Ce précieux objet, apporté comme on l’a dit en Cornouaille, n’avait pas ensuite été ramené auprès du corps martyrisé ; et cela constituait la cause d’un désaccord permanent entre les habitants de cette contrée et ceux de la Domnonée qui réclamaient de récupérer la relique. Après de nombreuses années, les chefs politiques et religieux des deux comtés (consulatus) s’accordèrent pour apporter, à l’occasion d’une rencontre sur leur frontière même, dans les monts d’Arrée, le corps et la tête de saint Melar, lesquels furent placés à quelque distance l’un [p. 3] de l’autre. Alors, après le jeûne de trois jours d’une grande assemblée de fidèles en prière, sous le regard de ceux-ci, la tête vint d’elle même et sans aide aucune rejoindre le corps ; par quoi on en conclut que l’un et l’autre devaient être désormais inhumés en terre domnonéenne, au lieu même de la sépulture qui avait été celle du seul corps du petit martyr. Ce qui fut fait.
Quant à l’endroit où avait eu lieu le miracle favorable aux Domnonéens, il fut consacré par la construction d’un oratoire en l’honneur de saint Melar ; mais ce qui était devenu un lieu de culte très renommé et attirait de nombreux pèlerins fut victime de son succès. Ceux qui possédaient par droit héréditaire le bien-fonds de l’endroit pillèrent les nombreuses offrandes et perturbèrent les assemblées de pèlerins qui se tenaient là. L’oratoire tomba en ruine et le souvenir de saint Melar n’était plus désormais conservé en ce lieu que par deux pieux fichés en terre là où l’on avait posé le corps et la tête du martyr.

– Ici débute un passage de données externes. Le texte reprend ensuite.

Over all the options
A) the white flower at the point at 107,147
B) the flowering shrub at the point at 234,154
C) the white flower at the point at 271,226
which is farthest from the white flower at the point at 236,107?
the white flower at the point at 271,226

Pour une approche renouvelée de l’hagiographie mélarienne
Au delà des aspects miraculeux, au demeurant assez peu développés, sur lesquels notre réflexion d’historien vient buter régulièrement, sans réelle intention d’ailleurs d’en percer le mystère récurrent, suffit-il donc, suivant l’exemple déjà ancien de Dom Lobineau, de supprimer ces éléments surnaturels pour parvenir à distinguer la réalité historique derrière les aspects légendaires de l’histoire de saint Mélar [8] ; ou bien faut-il admettre que l’existence même du personnage ne peut être prouvée et que tous les détails de sa biographie sont empruntés au « folklore » et aux « pseudo-généalogies celtiques » comme l’écrivait F. Duine ? Les érudits et historiens de la fin du XIXe siècle, Dom F. Plaine, le vicomte H. Le Gouvello, A. de La Borderie lui-même, considéraient le dossier hagiographique mélarien comme un précieux témoignage sur l’histoire de la Bretagne armoricaine au haut Moyen Age. Au contraire, les savants ’hypercritiques’ du début du XXe siècle (F. Lot, A. Oheix, etc) ont généralement conclu, après avoir souligné combien ce dossier était fabuleux et empruntait à la mythologie celtique, que son résidu historique était négligeable. A n’en pas douter, les recherches relatives à saint Melar doivent enfin sortir de ce dilemme si elles veulent contribuer efficacement à enrichir le débat en cours sur les différentes possibilités d’utilisation des sources hagiographiques [9] ; c’est pourquoi, sans renoncer à opérer la distinction entre possibles aspects [p. 4] historiques et patents aspects légendaires de la tradition mélarienne, nous avons surtout privilégié une approche historiographique de ce dossier en nous intéressant moins à l’histoire du saint qu’à ‘l’histoire de son histoire’.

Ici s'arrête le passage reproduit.